The CTTA Chairman appealed from Minister of Plantation industries Navin Dissanayake who was the Chief Guest to intervene and direct banks to accommodate all affected parties with affordable rates of interest and a special line of credit for a reasonable period of time for pay back, until they revert to regular production and servicing of their customers. “Spare parts for machinery damaged and retrievable must be allowed free of NBT and AWPLR at time of import, ” he said.

“Just a few weeks ago, we experienced some of the worst flooding that the outskirts of Colombo has ever experienced. Numerous warehouses of our exporters were submerged. The damage to stocks, machinery, equipment and property was unprecedented and delays in settlement of insurance claims will add interest to the already strained cash flows of our exporters,” Perera said.

In circumstances where already the auction prices are lower than cost of production and with yields and labour related productivity being most uneconomical, RPCs and all other producers are compelled to seek loans at high interest rates from financial institutions, he opined.

“The withdrawal of the fertilizer subsidy and the inability to afford procurement of fertilizers at the effective time of application, contribute partly to the production of a fair weight of inferior quality teas, which depress auction prices even further, ” the chairman said.

He also recalled that the Tea Hub concept has been discussed many-a-time, ending up without any resolution, for many reasons.

Perera said with the auction prices declining sharply since mid 2014, throughout 2015 and still continuing, the annual income from tea exports has recorded a declining trend. The very disappointing auction prices have adversely affected the income of the entire producer community. This has had a domino effect on the income of their Broker Community.

“Since achieving the highest crop of 240 million kgs. recorded in 2013, the tea industry have recorded successive declines in crop of 2 million and 9 million kilos respectively in the two following years of 2014 and 2015. Internal conflicts, geo-political issues have very negatively impacted the exports to the entire Middle Eastern and Eastern European regions and most importantly, Sri Lanka’s single largest market, Russia.”

The chairman said exporters, on the other hand, have had a twofold negative impact. “Incomes dropped with lower selling prices for both Bulk and Branded Value added products. The very slow settlement of credit by our overseas customers, who had currency issues, affected exporters’ liquidity positions.”

“However, notwithstanding this crisis situation, the accounts in respect of auction purchases were settled in strict accord with the by-laws, with prompt payments, as stipulated, being made unfailingly on the 6th day,” he said.

Overall, the cost of cash for the entire Tea Trade, in all three sectors, were at the highest ever during the last 2 1/2 plus years. Profit, consequently, has become an unfamiliar word in their vocabulary.

Despite all these negatives they still continued to meet their obligations to the country, Perera said. “This includes up front to the state in regard to duty, cesses and the promotional levy, (a total of Rs.13/50 for bulk) teas and, Rs.7/50 for value added teas, (on every kilo that exported,) thereby burdening our cash flows further, “ he said.

Perera said producers on the other hand, suffered multiple negatives.
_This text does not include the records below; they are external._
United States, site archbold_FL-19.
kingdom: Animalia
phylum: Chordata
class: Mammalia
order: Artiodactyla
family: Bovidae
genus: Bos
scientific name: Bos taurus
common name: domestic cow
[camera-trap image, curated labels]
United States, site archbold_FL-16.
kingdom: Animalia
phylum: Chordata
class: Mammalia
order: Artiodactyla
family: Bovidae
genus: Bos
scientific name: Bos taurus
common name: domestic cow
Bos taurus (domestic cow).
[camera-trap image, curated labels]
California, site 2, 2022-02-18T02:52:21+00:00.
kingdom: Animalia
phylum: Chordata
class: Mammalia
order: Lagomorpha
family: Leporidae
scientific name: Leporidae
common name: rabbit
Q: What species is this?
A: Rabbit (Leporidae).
Agitation for wage increases by workers, followed by trade union action, has affected production. Linking productivity to labor wages in plantations is a critical aspect that has to be addressed without delay. The failure to address the sensitive issue of granting the plantation workers greater dignity in social recognition, through more respectable designations, is causing serious migration of labour from plantations to other occupations. This should be given high priority.
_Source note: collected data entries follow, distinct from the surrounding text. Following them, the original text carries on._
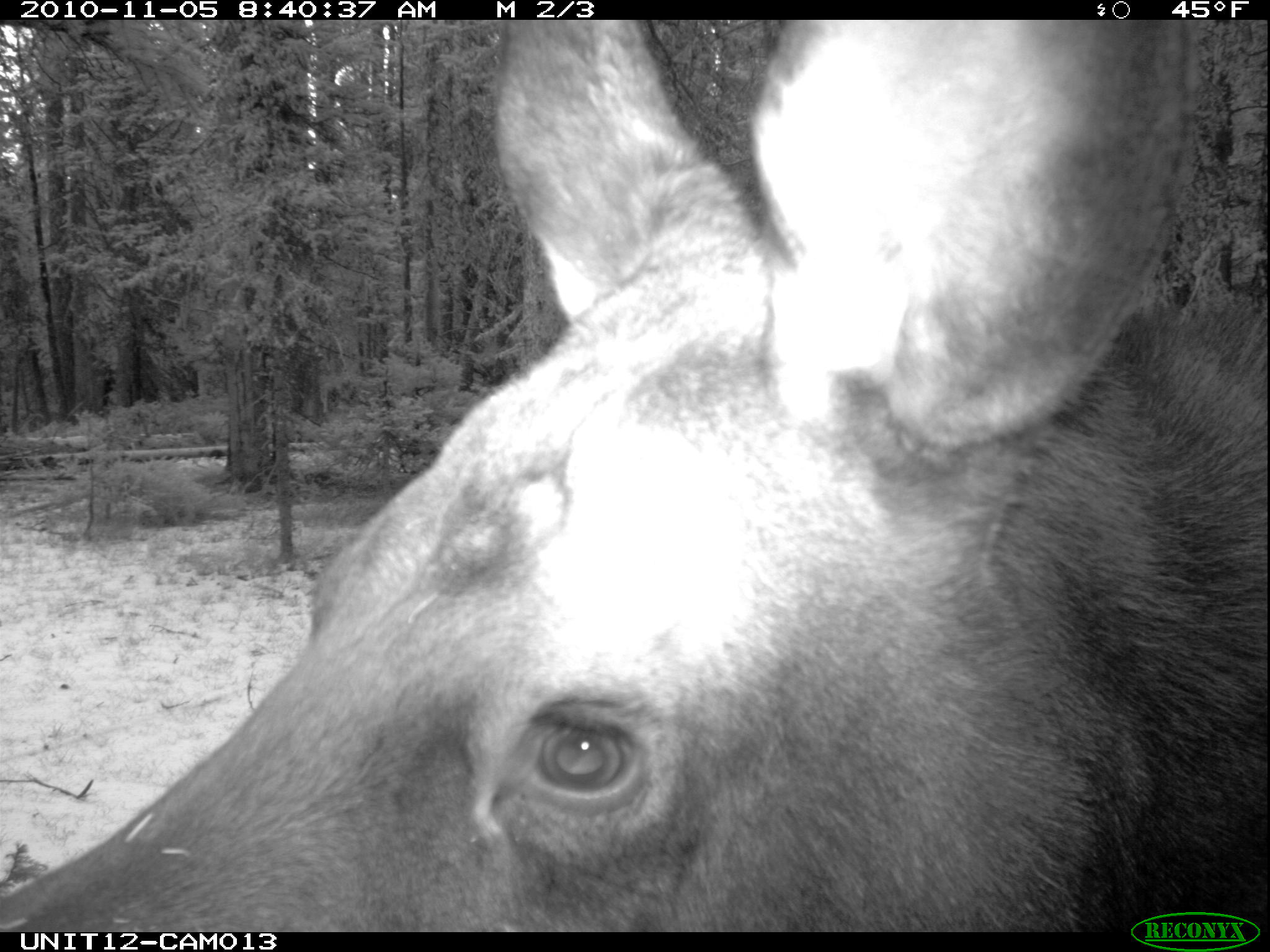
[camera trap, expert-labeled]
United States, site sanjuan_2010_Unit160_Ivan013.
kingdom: Animalia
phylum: Chordata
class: Mammalia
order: Artiodactyla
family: Cervidae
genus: Alces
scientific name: Alces alces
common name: moose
Alces alces (moose).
The Chairman said an excessive number of tea manufacturing factories have placed undue pressure on supplies of green leaf, which has led to the harvesting of extremely poor quality green leaf, which factories absorb purely to feed their capacities.
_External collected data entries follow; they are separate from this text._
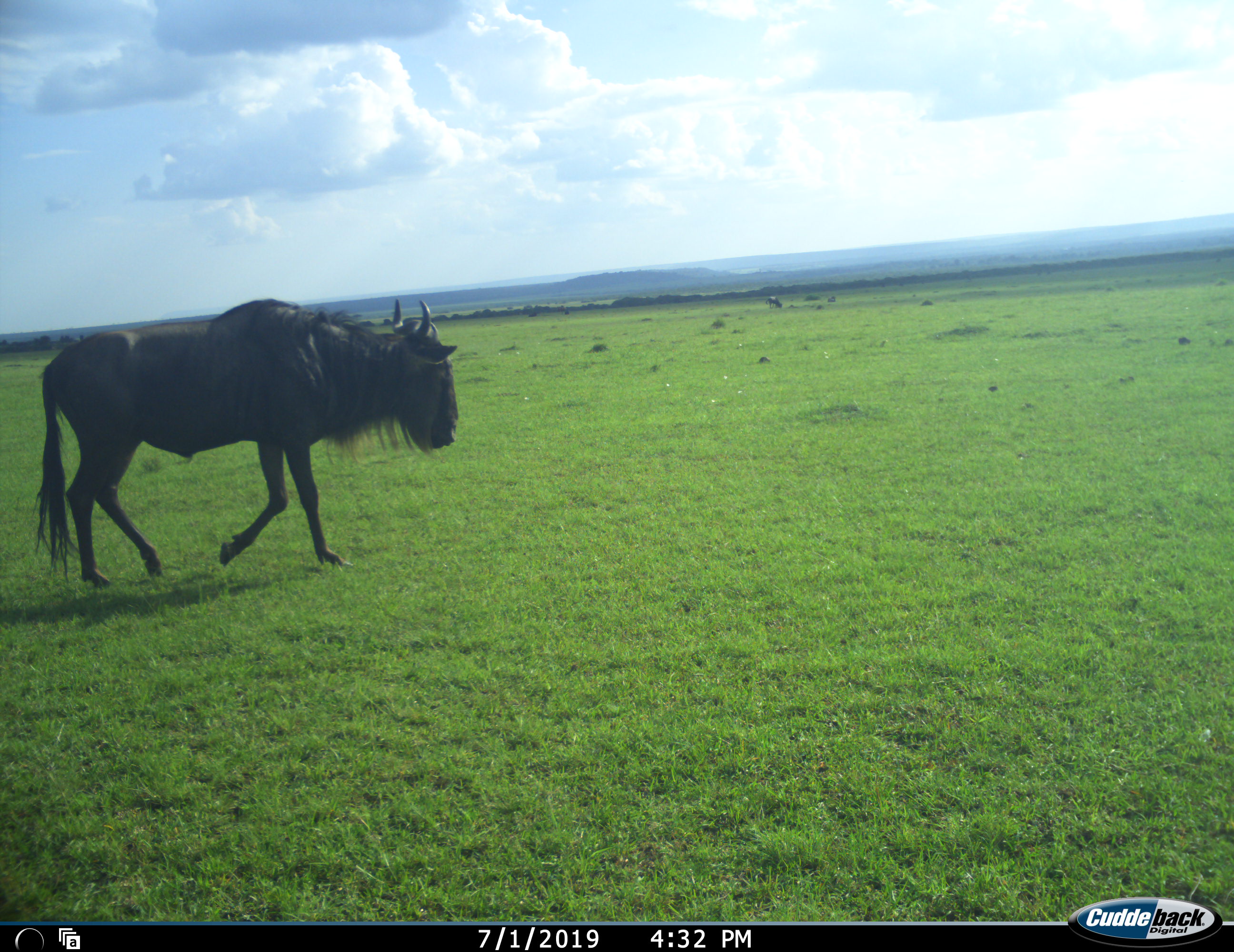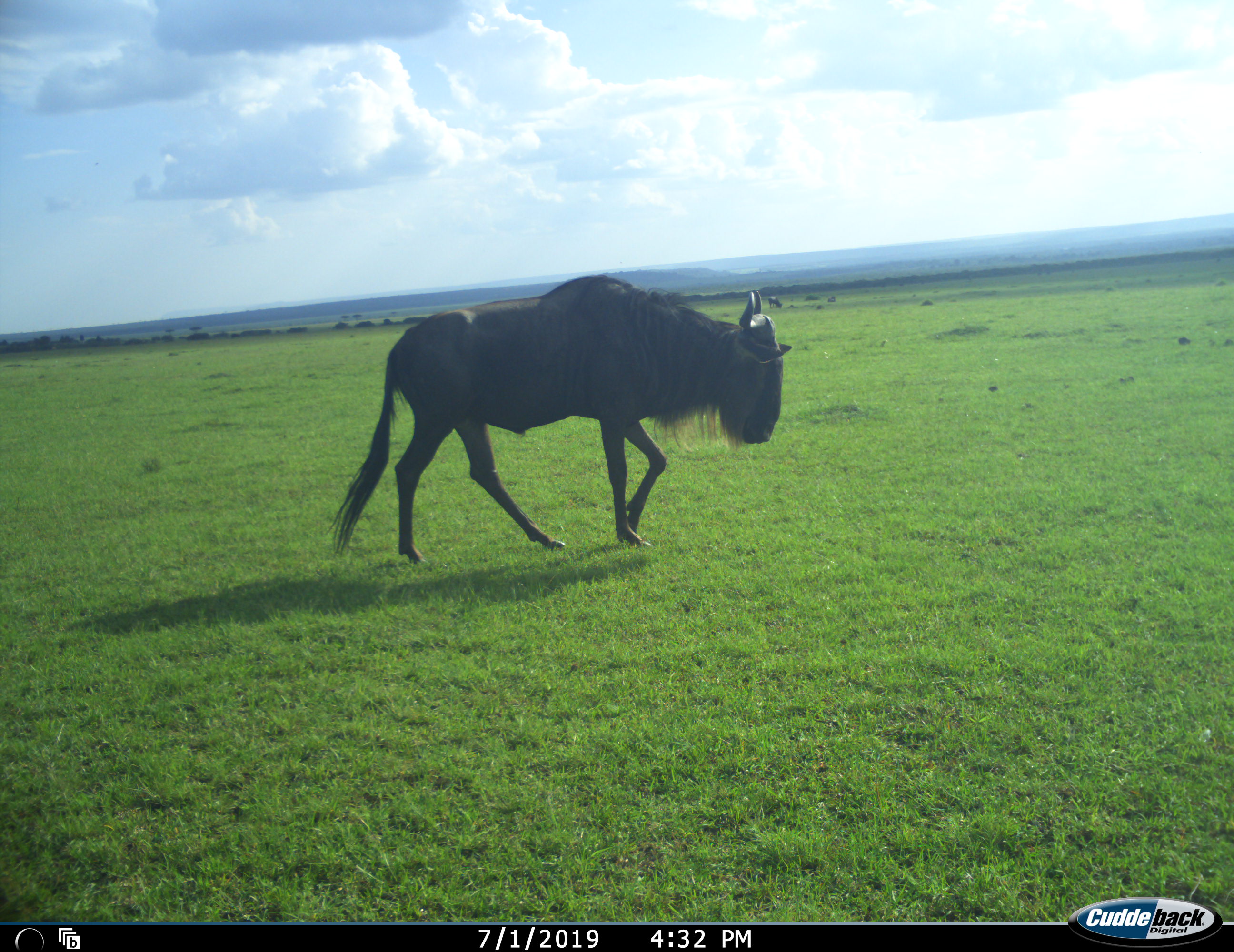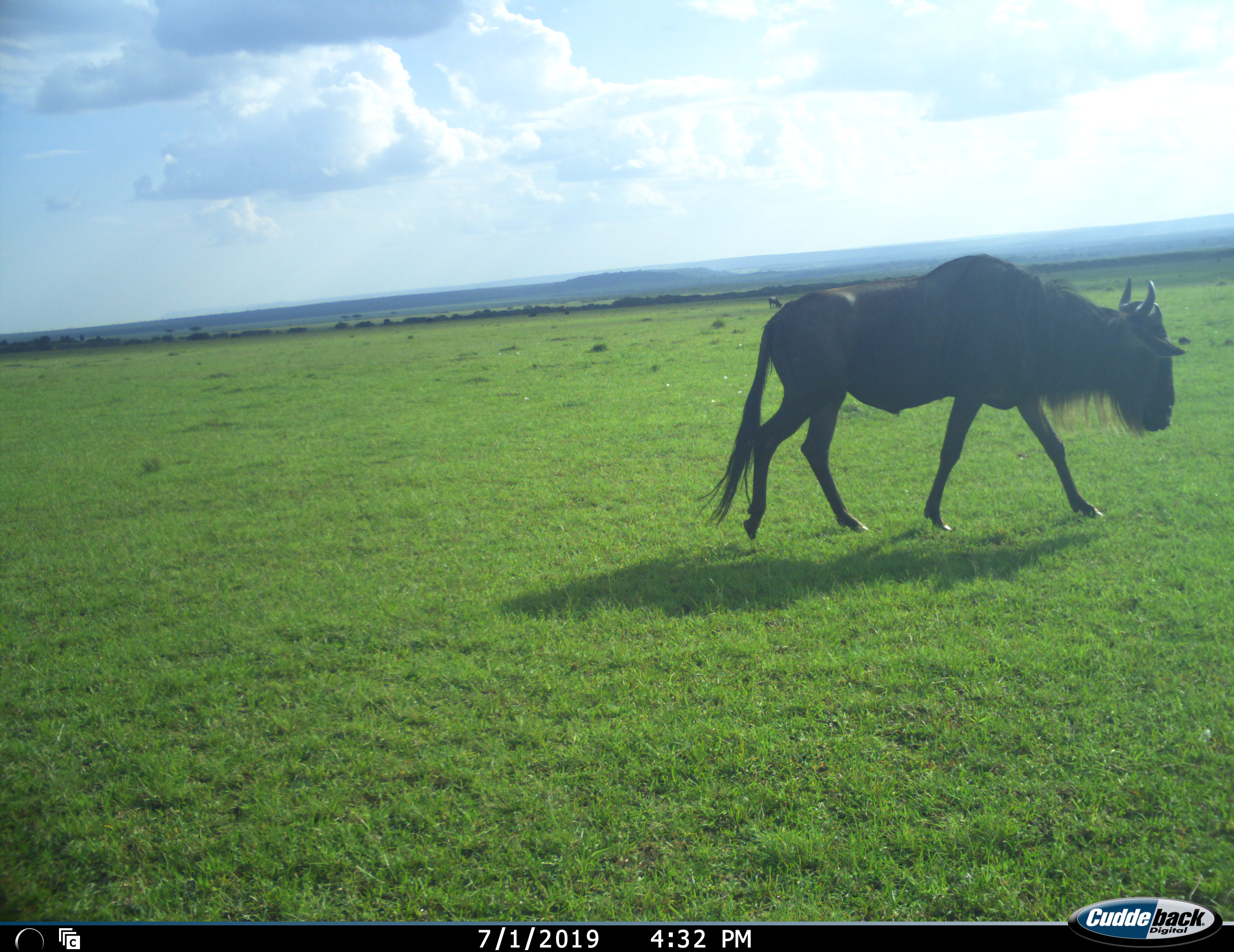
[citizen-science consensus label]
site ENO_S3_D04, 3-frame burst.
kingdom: Animalia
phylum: Chordata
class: Mammalia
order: Artiodactyla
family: Bovidae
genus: Connochaetes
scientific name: Connochaetes taurinus taurinus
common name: blue wildebeest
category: wildebeestblue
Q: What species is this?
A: Wildebeestblue (blue wildebeest) (Connochaetes taurinus taurinus).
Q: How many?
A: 1.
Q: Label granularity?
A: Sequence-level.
“This, in turn, has resulted in poor quality production, resulting in poor auction prices,” he said.

Sri Lanka, with around 715 factories, has an annual production of 320 to 340 million kgs., whilst Kenya, with only 150 factories, produces in excess of 400 million kgs.

Perera also highlighted that the last census of tea land was conducted way back in 2005 and current data available is inaccurate and appealed from the stakeholders of the industry not to encourage back door operators.